Appendix 4.(fn. 222).
The word `nature, taken as the opposite of `reason', has a long history, and bears much the same meaning as that given by its etymology. In Latin, natura [nature] has the same root as nascor [I come to birth], while fusiV springs quite obviously from the verb fuo, `I plant, produce, generate' and so on. Reason, however, is not something that comes to birth or decays. Hence the famous distinction of Plato: all things are divided into those which generate and decay (gigomena), and those which, neither generating nor decaying, are eternal. Such a way of considering what is inherent to the use of words in very ancient languages shows how familiar to the human mind are the truths I have proclaimed about the nature of being. It shows that the system of philosophy which I have proposed has per se the consent of the human race; languages, our oldest and most trustworth y monuments, mirror this consent. I have shown that reason possesses an eternal element which is not the human being, although it is manifested in the human being; it is in no way subjective, although it is intimately united with the subject; finally, it is not a created, finite nature (quod nascitur [that which comes to birth]), but something superior to nature. The opposition between nature and reason, which is found in very ancient languages, is therefore the same opposition that I have endeavoured to establish between subject and object, that is, between created human beings and that ideal being which enlightens them, both without confusing itself with them, or coming to birth or perishing with them. It is the same opposition as that which we find between the intelligent soul and the light that renders the soul intelligent, and in the conjunction between the finite and the infinite, the human and the divine.
But we should also consider the other meanings of the word `nature''. Here I shall quote from Aquinas, whose wonderful gifts included that of ascertaining the meaning of words with great acuteness and precision, a necessary condition for all good logic.

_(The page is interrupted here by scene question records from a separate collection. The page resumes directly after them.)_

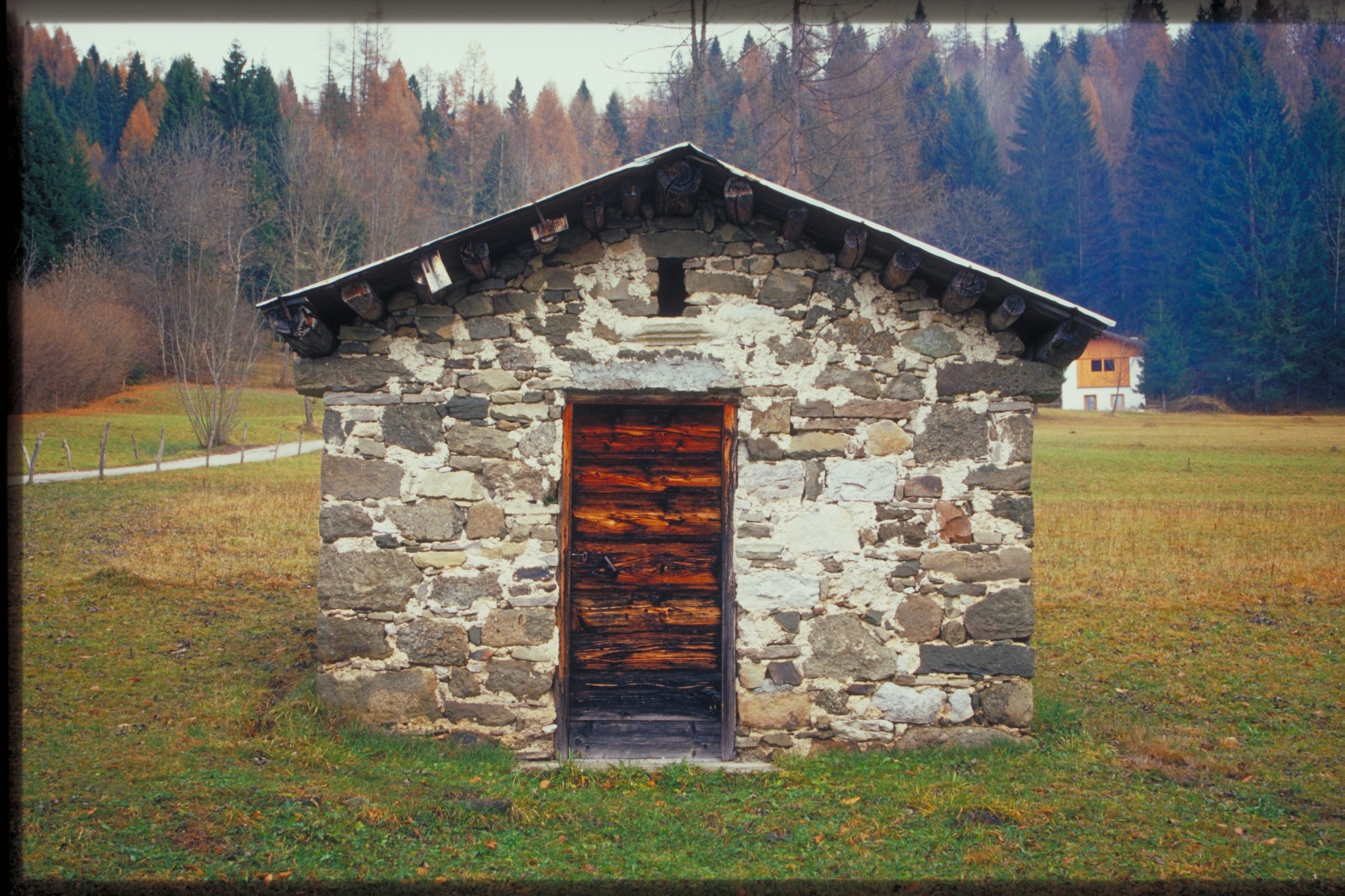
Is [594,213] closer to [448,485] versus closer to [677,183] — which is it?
[677,183]

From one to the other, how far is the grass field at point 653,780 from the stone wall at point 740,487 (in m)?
0.42

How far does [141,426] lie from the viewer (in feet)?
96.0

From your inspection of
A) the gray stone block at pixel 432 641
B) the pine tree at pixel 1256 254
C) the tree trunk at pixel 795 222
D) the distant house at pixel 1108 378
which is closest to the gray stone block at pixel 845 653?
the gray stone block at pixel 432 641

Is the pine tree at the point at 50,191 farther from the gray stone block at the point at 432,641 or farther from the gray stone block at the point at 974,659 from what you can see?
the gray stone block at the point at 974,659

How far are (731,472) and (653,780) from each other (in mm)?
2012

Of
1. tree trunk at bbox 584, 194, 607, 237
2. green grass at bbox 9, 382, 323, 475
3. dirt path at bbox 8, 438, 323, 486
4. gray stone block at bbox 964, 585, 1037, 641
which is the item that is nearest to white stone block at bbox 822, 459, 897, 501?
gray stone block at bbox 964, 585, 1037, 641

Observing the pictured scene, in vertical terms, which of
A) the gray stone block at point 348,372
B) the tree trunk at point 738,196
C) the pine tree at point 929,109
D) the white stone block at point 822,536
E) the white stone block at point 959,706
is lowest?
the white stone block at point 959,706

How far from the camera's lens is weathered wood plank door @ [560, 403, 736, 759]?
6758mm

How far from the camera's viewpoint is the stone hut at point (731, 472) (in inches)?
239

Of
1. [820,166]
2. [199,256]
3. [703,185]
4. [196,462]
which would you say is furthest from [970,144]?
[703,185]

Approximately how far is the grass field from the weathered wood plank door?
3.47 feet

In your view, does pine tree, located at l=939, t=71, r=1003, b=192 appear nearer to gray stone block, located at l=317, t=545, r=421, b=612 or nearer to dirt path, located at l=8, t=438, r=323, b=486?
dirt path, located at l=8, t=438, r=323, b=486

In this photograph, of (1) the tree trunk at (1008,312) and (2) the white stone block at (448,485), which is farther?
(2) the white stone block at (448,485)

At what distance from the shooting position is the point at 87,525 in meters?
15.1
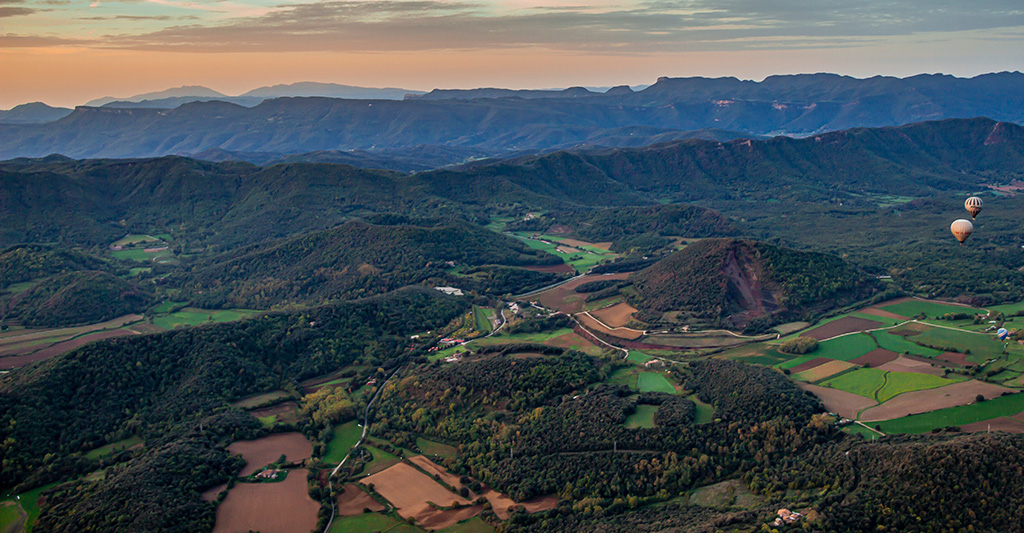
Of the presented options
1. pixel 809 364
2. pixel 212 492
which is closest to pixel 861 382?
pixel 809 364

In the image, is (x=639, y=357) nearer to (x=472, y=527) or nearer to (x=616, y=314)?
(x=616, y=314)

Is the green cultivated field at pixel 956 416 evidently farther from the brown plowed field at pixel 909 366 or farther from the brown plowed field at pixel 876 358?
the brown plowed field at pixel 876 358

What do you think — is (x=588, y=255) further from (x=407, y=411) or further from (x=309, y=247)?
(x=407, y=411)

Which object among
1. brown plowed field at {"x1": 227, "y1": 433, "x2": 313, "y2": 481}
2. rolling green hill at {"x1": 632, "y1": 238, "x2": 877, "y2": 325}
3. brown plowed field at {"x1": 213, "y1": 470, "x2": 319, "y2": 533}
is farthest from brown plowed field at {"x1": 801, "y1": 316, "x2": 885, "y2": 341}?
brown plowed field at {"x1": 213, "y1": 470, "x2": 319, "y2": 533}

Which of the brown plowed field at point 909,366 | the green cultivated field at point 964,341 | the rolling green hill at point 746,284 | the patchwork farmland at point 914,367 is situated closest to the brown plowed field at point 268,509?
the patchwork farmland at point 914,367

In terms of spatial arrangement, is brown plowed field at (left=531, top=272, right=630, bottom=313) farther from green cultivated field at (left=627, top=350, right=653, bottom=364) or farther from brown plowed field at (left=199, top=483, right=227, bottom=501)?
brown plowed field at (left=199, top=483, right=227, bottom=501)

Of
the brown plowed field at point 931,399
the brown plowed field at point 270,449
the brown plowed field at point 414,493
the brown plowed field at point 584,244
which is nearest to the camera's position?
the brown plowed field at point 414,493
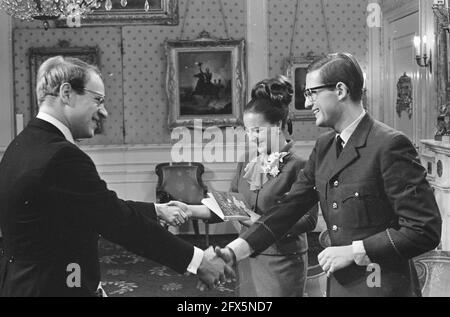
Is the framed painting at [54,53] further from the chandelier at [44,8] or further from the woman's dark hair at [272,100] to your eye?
the woman's dark hair at [272,100]

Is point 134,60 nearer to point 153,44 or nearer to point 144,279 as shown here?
point 153,44

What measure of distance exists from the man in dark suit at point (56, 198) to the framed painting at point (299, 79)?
620 cm

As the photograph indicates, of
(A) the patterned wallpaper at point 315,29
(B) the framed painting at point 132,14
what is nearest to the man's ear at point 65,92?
(B) the framed painting at point 132,14

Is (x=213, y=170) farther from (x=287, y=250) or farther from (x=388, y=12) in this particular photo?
(x=287, y=250)

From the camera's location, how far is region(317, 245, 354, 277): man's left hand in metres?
2.15

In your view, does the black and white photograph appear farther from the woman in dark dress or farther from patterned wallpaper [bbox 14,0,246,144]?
patterned wallpaper [bbox 14,0,246,144]

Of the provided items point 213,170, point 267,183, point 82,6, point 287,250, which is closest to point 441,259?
point 287,250

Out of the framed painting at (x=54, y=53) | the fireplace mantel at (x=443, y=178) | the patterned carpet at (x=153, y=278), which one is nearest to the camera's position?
the patterned carpet at (x=153, y=278)

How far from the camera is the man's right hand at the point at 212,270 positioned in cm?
262

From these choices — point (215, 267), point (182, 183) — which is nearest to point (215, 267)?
point (215, 267)

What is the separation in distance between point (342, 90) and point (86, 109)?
90 centimetres

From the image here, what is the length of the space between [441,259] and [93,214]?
50.4 inches

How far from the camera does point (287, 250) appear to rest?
296 cm

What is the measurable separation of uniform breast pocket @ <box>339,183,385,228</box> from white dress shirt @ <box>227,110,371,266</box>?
89 mm
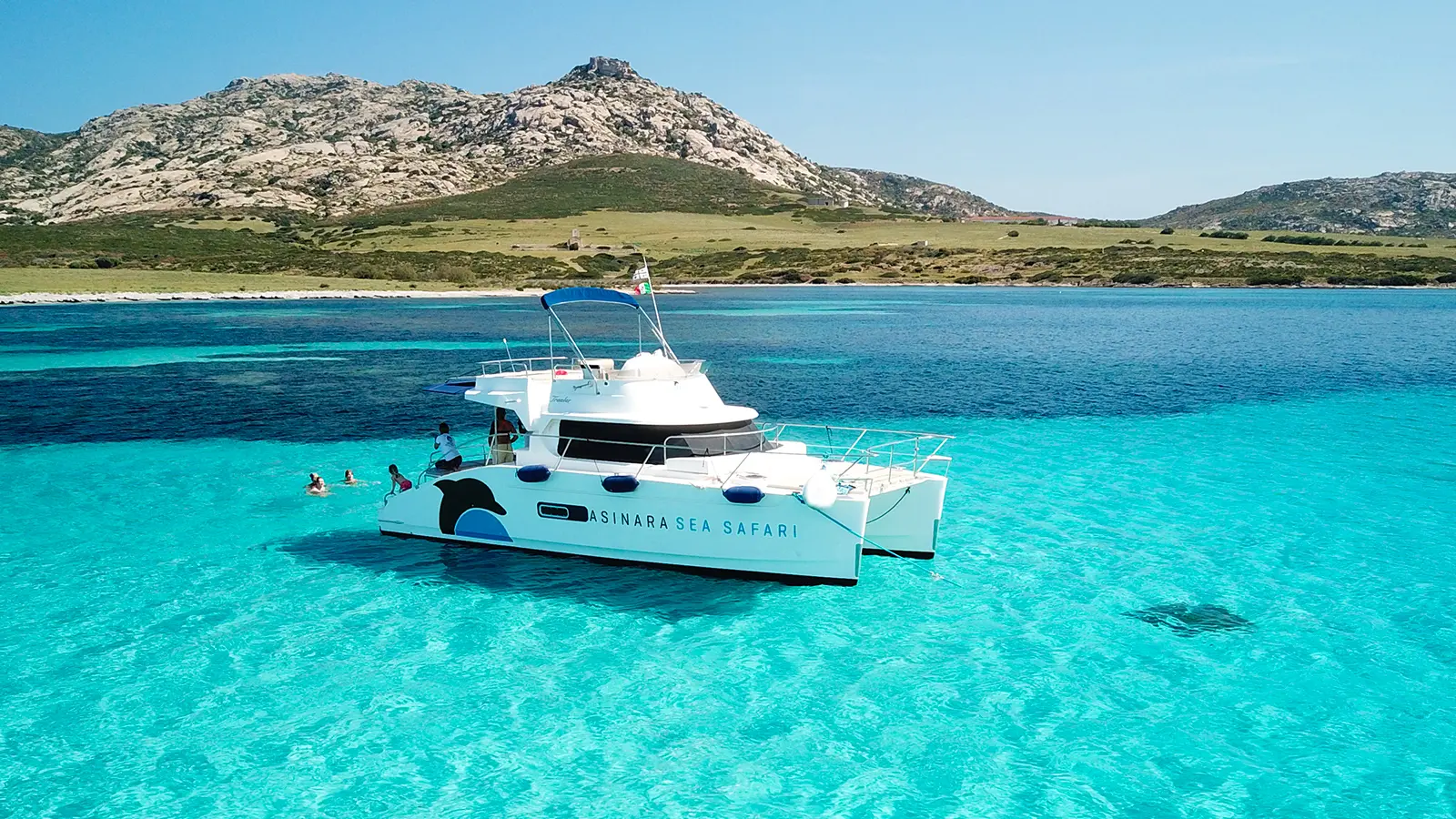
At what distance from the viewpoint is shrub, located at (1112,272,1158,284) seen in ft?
→ 440

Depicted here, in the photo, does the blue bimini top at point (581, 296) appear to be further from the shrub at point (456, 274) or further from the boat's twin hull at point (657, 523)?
the shrub at point (456, 274)

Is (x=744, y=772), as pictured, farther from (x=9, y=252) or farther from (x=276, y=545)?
(x=9, y=252)

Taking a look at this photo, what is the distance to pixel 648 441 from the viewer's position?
1789 centimetres

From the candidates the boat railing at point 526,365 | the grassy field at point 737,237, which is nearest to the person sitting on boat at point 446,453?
the boat railing at point 526,365

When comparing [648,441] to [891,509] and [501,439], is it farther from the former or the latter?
[891,509]

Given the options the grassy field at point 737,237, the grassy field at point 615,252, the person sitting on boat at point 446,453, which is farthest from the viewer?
the grassy field at point 737,237

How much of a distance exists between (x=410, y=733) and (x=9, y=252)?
464 feet

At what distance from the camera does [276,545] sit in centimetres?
2041

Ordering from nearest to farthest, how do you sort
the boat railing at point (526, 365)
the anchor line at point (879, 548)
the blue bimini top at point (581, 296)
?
the anchor line at point (879, 548) < the blue bimini top at point (581, 296) < the boat railing at point (526, 365)

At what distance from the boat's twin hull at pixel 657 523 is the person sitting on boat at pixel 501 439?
2.71ft

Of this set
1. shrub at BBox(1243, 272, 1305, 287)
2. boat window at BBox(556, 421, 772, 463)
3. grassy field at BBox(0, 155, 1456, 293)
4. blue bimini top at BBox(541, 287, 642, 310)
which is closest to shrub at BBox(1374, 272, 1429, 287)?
grassy field at BBox(0, 155, 1456, 293)

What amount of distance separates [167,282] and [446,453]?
10837 cm

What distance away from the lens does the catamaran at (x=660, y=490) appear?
1631 cm

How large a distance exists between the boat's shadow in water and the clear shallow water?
0.09 m
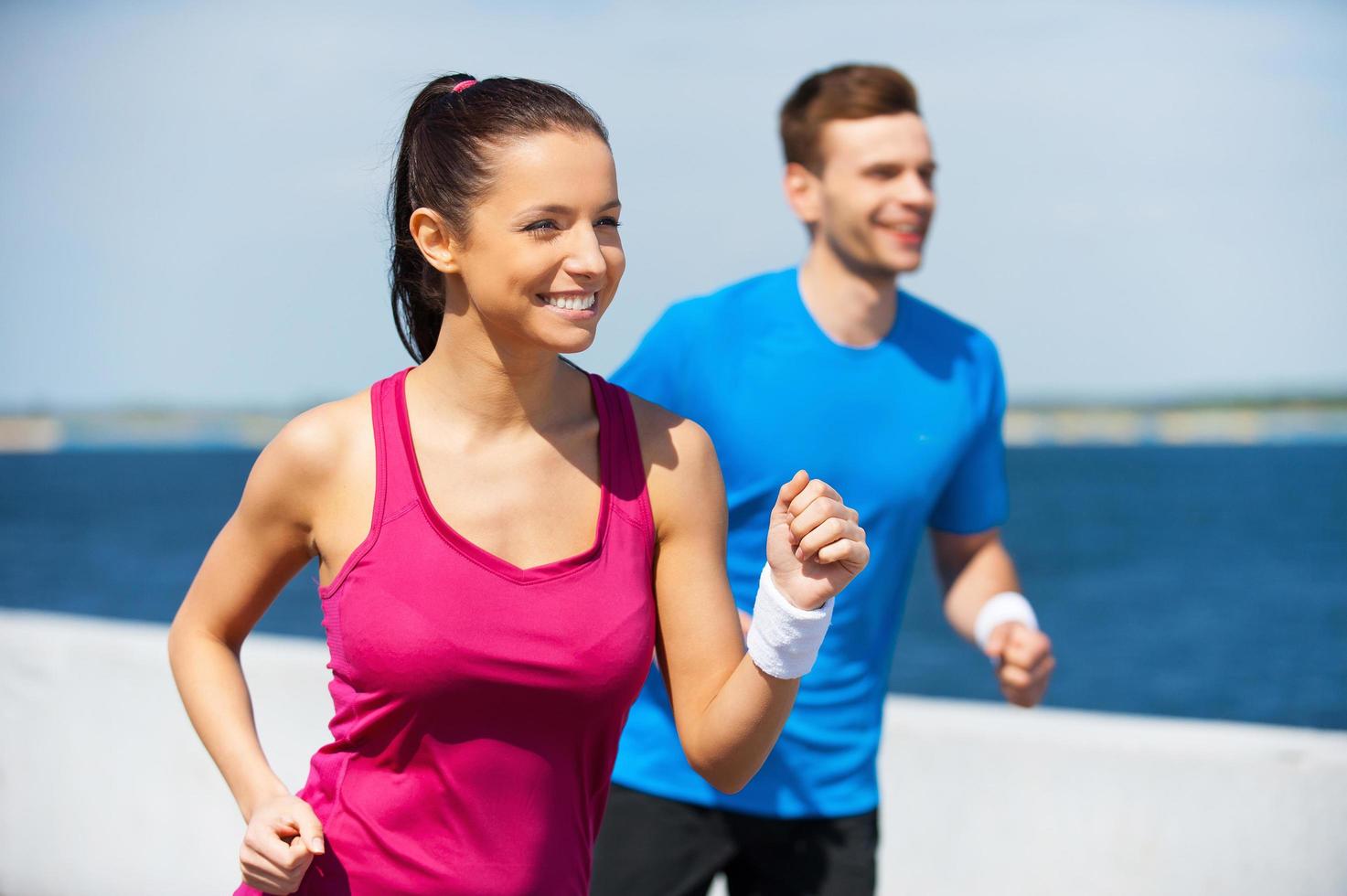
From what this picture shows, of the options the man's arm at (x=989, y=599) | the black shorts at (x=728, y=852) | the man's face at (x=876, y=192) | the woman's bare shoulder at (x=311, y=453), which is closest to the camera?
the woman's bare shoulder at (x=311, y=453)

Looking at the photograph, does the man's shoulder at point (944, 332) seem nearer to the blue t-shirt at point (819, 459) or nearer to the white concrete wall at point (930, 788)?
the blue t-shirt at point (819, 459)

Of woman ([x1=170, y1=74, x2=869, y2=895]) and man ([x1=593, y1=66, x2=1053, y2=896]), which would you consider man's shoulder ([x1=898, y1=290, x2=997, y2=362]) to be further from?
woman ([x1=170, y1=74, x2=869, y2=895])

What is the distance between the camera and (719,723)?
204 centimetres

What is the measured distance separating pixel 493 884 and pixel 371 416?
2.25 ft

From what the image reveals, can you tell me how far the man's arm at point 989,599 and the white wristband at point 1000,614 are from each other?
0.02 metres

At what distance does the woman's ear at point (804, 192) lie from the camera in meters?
3.45

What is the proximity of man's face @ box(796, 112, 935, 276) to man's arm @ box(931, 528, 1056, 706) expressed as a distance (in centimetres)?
69

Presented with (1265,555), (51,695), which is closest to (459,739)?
(51,695)

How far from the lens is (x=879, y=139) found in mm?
3359

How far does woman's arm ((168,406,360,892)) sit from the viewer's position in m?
1.96

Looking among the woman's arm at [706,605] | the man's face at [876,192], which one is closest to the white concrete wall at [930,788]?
the man's face at [876,192]

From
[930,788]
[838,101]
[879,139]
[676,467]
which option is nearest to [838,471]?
[879,139]

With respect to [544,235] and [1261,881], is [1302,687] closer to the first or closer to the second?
[1261,881]

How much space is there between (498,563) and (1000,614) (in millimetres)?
1590
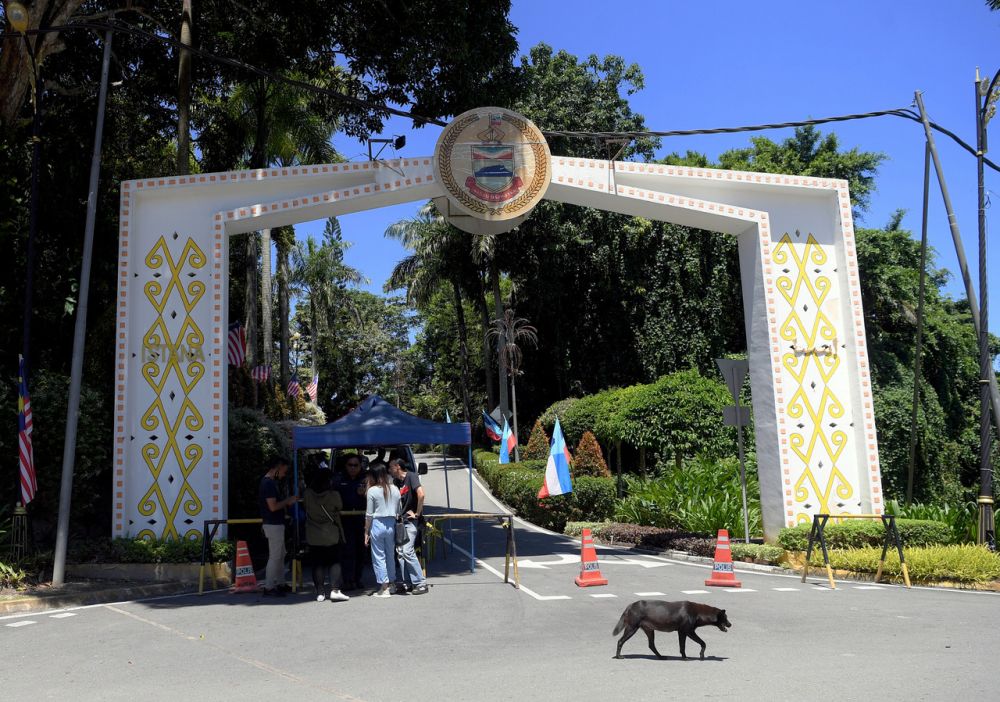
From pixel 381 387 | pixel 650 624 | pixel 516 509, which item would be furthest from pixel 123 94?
pixel 381 387

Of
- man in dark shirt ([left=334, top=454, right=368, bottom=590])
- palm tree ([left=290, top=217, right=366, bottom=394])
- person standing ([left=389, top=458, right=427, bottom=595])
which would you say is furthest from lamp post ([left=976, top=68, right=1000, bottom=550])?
palm tree ([left=290, top=217, right=366, bottom=394])

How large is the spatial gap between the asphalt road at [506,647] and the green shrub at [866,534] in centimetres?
117

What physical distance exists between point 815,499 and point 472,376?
39.6 metres

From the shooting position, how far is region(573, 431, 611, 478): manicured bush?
2323 cm

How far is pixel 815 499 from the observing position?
13.8 m

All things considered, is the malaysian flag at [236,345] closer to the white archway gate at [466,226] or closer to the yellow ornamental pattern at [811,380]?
the white archway gate at [466,226]

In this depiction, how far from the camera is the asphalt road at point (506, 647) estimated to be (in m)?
6.21

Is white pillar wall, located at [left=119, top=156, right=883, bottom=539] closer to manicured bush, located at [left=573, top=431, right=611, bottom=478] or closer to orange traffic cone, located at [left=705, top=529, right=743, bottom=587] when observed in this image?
orange traffic cone, located at [left=705, top=529, right=743, bottom=587]

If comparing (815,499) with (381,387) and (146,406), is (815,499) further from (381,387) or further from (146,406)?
(381,387)

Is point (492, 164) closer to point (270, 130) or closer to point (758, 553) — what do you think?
point (758, 553)

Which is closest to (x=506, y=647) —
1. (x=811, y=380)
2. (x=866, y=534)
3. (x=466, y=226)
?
(x=866, y=534)

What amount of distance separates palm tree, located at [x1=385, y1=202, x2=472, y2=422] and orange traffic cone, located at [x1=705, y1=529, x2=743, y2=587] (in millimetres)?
30238

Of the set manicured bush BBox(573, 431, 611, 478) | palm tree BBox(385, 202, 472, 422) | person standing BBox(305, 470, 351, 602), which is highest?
palm tree BBox(385, 202, 472, 422)

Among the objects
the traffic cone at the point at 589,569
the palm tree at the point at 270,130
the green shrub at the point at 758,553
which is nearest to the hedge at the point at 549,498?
the green shrub at the point at 758,553
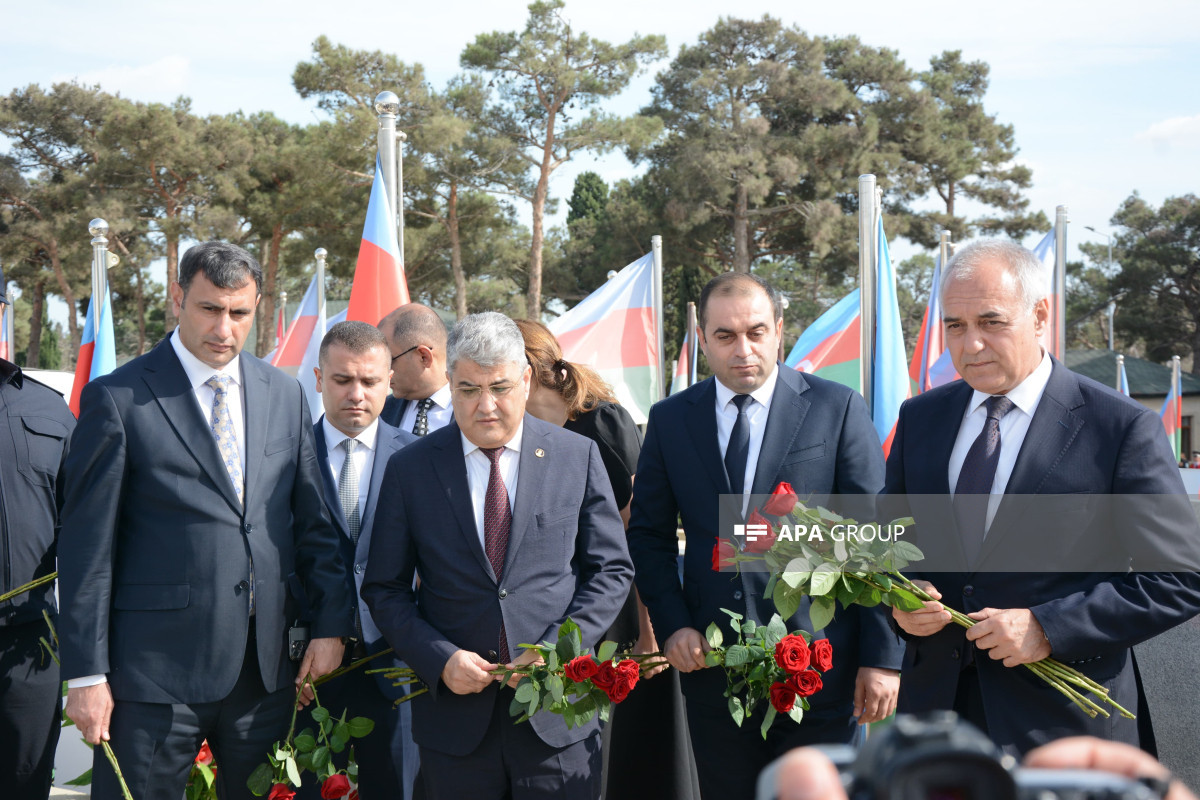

He shows how other meanings of `nature' derive from the most ancient use of the word. According to him, the following are the four meanings which the word `nature' successively acquired: `First, it was employed to signify the generation of living things, that is, their birth. Then it came to mean the intrinsic principle of all movement, metaphorically speaking generation, as we know, springs from an intrinsic principle. It was then extended to mean both the form and the matter of things because the intrinsic principle is the cause of both. Then it was applied to the essence of things because essence receives its completion from form' (S.T., I, q. 29, art. 1). Now, when the Stoics said, `It is the nature of the human being to be rational' and deduced a natural Right according to reason, and when Cicero, following their footsteps, wrote: `Taking what is another's, and augmenting one's own well-being at another's expense, is more against NATURE than death, poverty, sorrow or anything else that can happen to the body or to external things' (De Off., 3, 5), they used the word `nature' in place of `essence', that is, the essence of human beings. Cicero propounded his beautiful opinion - which contains the true principle of the Right of nature - because being rational, and consequently moral, is essential for human beings. And it is entirely in keeping with this essence that one should not harm others, even to help oneself.